_Tarefa proposta A_:
Diga se cada afirmação concorda com o texto sobre a Renda Básica de Cidadania, respondendo sim ou não e citando as palavras do texto que decidem: (i) a Lei que institui a RBC faz distinção de raça; (ii) a mensagem de Celso Furtado ao presidente Lula foi enviada de Paris; (iii) o nome da filosofia Ubuntu tem origem nos povos Banto.
_Tarefa proposta B_:
Liste todas as pessoas que o texto sobre a Renda Básica de Cidadania aponta como inspiradoras da filosofia Ubuntu.
_Tarefa proposta C_:
Prossiga o texto sobre a Renda Básica de Cidadania e a filosofia Ubuntu a partir do ponto em que ele termina.
++++ Texto fornecido
Uma das faces mais bonitas desta Lei que institui a RBC é a que não faz qualquer distinção de raça, pois beneficia integralmente a raça humana.
E como não basta uma consciência negra, mas uma consciência negra ativa, rebelde, transformadora para lutar pela verdadeira liberdade, os negros precisam, em uníssono, dizer à presidenta Dilma Rousseff que a aplicação da RBC é o caminho mais fácil, certo e rápido para se chegar a uma nação justa.
Segundo mensagem do professor Celso Furtado, de Paris, datada de 8 de janeiro de 2004, ao presidente Lula, o Brasil, um dos últimos países a abolir a escravidão, com a sanção da Lei de Renda Básica de Cidadania, coloca-se na vanguarda daqueles que lutam pela construção de uma sociedade mais solidária.
Ao celebrar a Consciência Negra, recorro à filosofia africana Ubuntu, para dizer que a crença no compartilhamento é o que conecta toda a humanidade.
Essa filosofia, cujo nome tem origem nos povos Banto, existe em muitos países da África. Significa acolhimento, respeito, entreajuda, partilha, comunidade, generosidade… Entre os inspiradores dessa filosofia estão Nelson Mandela, Desmond Tutu e Martin Luther King Jr.
++++++++
++++ Trechos da listagem
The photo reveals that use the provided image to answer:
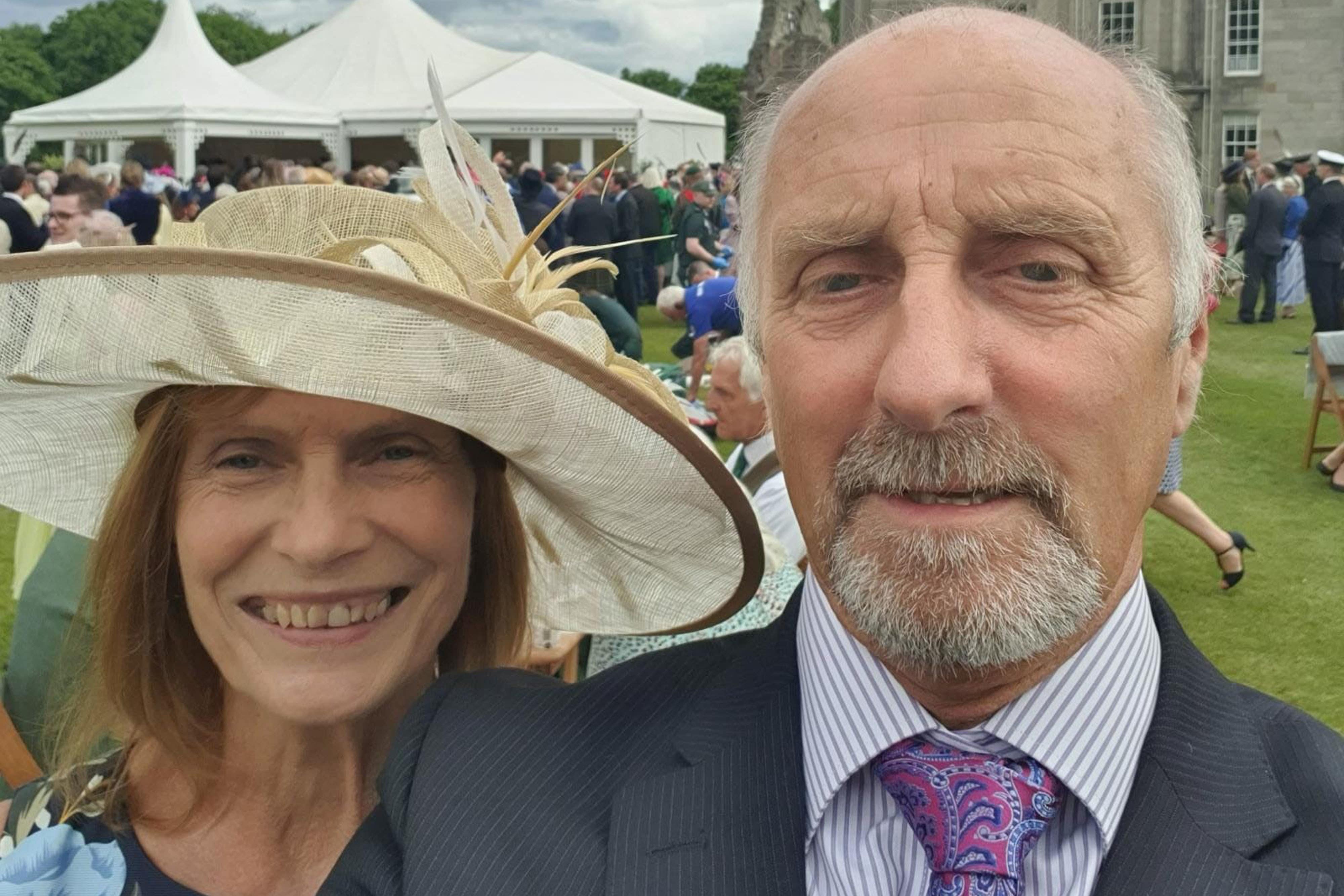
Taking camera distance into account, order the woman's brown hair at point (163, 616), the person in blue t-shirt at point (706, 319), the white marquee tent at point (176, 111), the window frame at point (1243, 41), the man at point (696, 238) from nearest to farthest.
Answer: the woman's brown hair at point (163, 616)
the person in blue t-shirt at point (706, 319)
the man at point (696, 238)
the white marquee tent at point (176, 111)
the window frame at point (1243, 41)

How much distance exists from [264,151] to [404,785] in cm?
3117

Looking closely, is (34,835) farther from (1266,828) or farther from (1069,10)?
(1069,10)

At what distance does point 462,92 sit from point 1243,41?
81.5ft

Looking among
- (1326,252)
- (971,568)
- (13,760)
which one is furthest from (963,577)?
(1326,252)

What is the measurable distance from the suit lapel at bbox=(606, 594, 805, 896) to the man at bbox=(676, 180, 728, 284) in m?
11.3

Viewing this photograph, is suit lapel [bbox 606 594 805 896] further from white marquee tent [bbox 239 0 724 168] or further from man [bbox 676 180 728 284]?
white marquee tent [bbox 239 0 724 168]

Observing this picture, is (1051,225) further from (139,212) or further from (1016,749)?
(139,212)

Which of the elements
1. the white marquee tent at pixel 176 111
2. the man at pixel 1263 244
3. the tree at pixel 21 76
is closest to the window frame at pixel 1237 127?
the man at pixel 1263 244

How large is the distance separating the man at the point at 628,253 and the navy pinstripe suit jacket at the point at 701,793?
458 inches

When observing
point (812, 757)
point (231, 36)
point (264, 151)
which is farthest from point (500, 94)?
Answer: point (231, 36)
++++++++
++++ Trechos da listagem
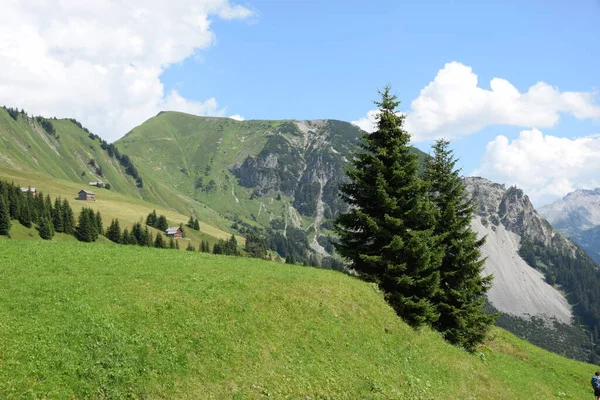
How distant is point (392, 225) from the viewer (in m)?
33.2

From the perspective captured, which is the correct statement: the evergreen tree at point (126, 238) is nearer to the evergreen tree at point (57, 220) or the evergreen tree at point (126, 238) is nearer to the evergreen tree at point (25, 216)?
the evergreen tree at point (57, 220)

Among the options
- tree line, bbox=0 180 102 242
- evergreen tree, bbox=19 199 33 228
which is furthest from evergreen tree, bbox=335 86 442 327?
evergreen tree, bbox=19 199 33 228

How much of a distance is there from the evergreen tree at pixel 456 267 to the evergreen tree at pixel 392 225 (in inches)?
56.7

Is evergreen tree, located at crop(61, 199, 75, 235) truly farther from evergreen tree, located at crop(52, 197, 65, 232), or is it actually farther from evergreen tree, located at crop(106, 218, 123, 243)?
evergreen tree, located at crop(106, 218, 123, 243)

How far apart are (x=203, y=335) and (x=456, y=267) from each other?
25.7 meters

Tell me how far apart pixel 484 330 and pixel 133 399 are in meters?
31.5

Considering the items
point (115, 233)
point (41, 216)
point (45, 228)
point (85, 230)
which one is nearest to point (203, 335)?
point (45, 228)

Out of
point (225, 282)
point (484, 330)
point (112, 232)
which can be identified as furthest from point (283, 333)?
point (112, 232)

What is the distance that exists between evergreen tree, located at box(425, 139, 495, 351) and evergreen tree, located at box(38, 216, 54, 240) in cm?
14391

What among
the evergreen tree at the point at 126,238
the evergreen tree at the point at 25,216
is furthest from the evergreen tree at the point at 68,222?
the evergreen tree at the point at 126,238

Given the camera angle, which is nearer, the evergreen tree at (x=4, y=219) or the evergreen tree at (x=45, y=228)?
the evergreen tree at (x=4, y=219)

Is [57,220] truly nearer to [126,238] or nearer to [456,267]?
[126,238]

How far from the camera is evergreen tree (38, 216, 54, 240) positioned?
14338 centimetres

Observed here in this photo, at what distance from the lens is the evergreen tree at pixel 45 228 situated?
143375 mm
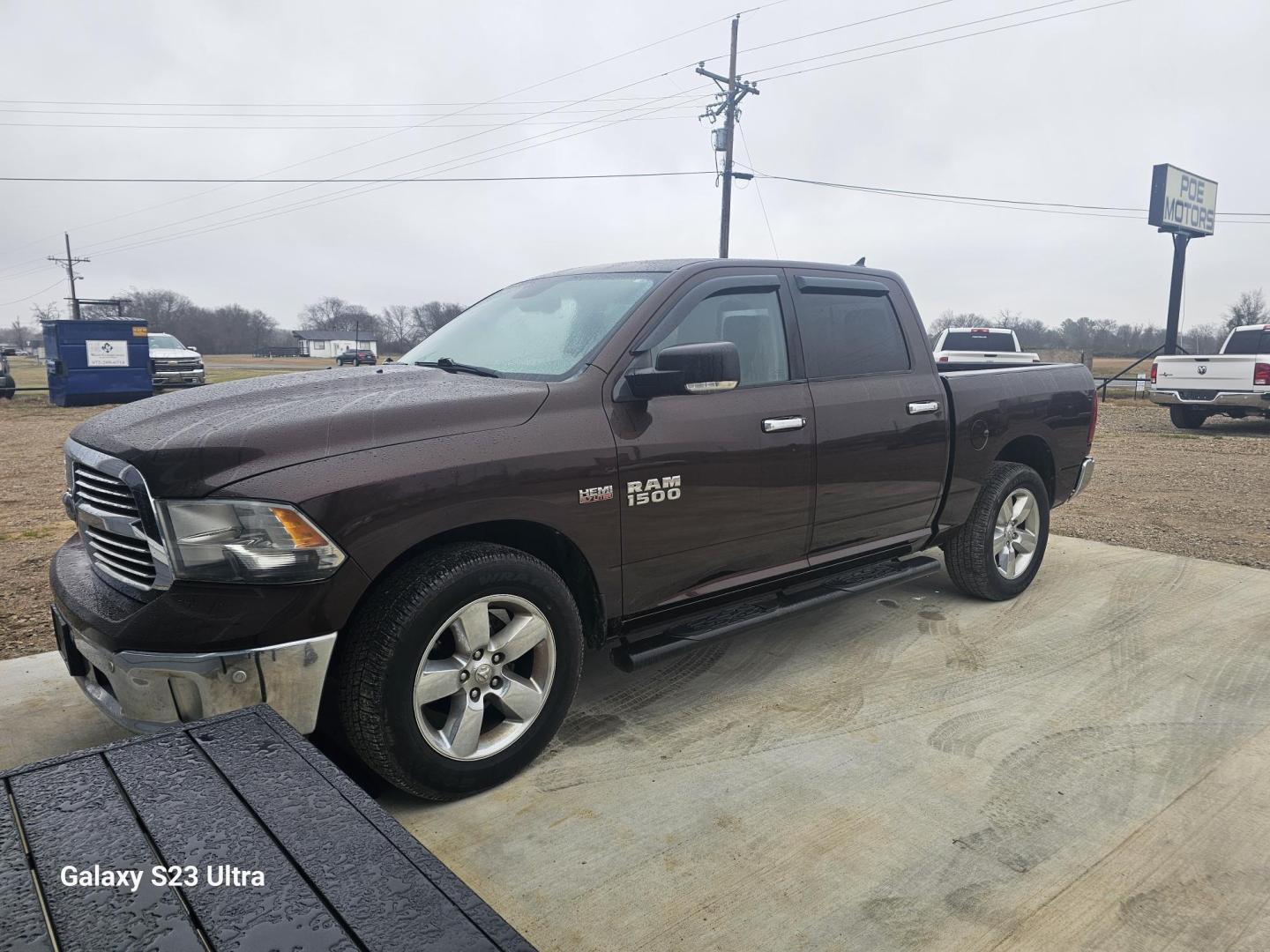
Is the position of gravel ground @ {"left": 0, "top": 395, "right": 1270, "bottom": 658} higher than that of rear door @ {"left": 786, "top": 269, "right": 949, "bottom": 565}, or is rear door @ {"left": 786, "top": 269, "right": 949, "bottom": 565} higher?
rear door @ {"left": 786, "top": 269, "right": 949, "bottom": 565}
++++++++
_Resposta da tarefa A_:
(i) Não: "não faz qualquer distinção de raça".
(ii) Sim: "do professor Celso Furtado, de Paris".
(iii) Sim: "cujo nome tem origem nos povos Banto".

_Resposta da tarefa B_:
Nelson Mandela, Desmond Tutu, Martin Luther King Jr.

_Resposta da tarefa C_:
Para explicar melhor essa ética africana, vou narrar o que ocorreu certa vez com um antropólogo que estava estudando os costumes de uma tribo na África. Essa história costuma estar sempre presente nas palestras que a jornalista e filósofa argentina Lia Diskin faz pelo mundo. No Festival Mundial da Paz, em Florianópolis, em 2006, ela brindou à plateia com esse relato que tão bem traduz o conceito de Ubuntu e também o da Renda Básica de Cidadania.
Ao concluir seus trabalhos e se despedir de uma das tribos, o antropólogo teve a ideia de fazer uma brincadeira. Encheu um cesto bem vistoso com guloseimas que tinha comprado na cidade e o colocou debaixo de uma árvore. Reuniu as crianças da tribo em uma espécie de linha de largada e combinou que ao seu sinal elas poderiam correr até o cesto. Quem chegasse primeiro, ficaria com todos os doces.
Porém, para surpresa do antropólogo, quando ele deu o sinal, as crianças imediatamente deram as mãos e saíram correndo todas juntas em direção ao cesto. Quando chegaram lá, dividiram entre si os doces.
O antropólogo então perguntou a razão delas terem feito isso se uma só poderia ficar com todos os doces. Uma delas respondeu:
“Como uma de nós poderia ficar feliz se todas as outras estivessem tristes?”
Isso é Ubuntu…
É com esse espírito, da ética Ubuntu, que tem como uma de suas traduções “Sou porque nós somos”, que eu convido todos os brasileiros a lutarem pela concretização da Lei 10.835/2004.
A Renda Básica de Cidadania pode fazer do Brasil um grande Palmares, onde negros, brancos, índios, mestiços possam viver em condições de igualdade, sem preconceito ou discriminação, dividindo as riquezas de uma terra que não tem cor.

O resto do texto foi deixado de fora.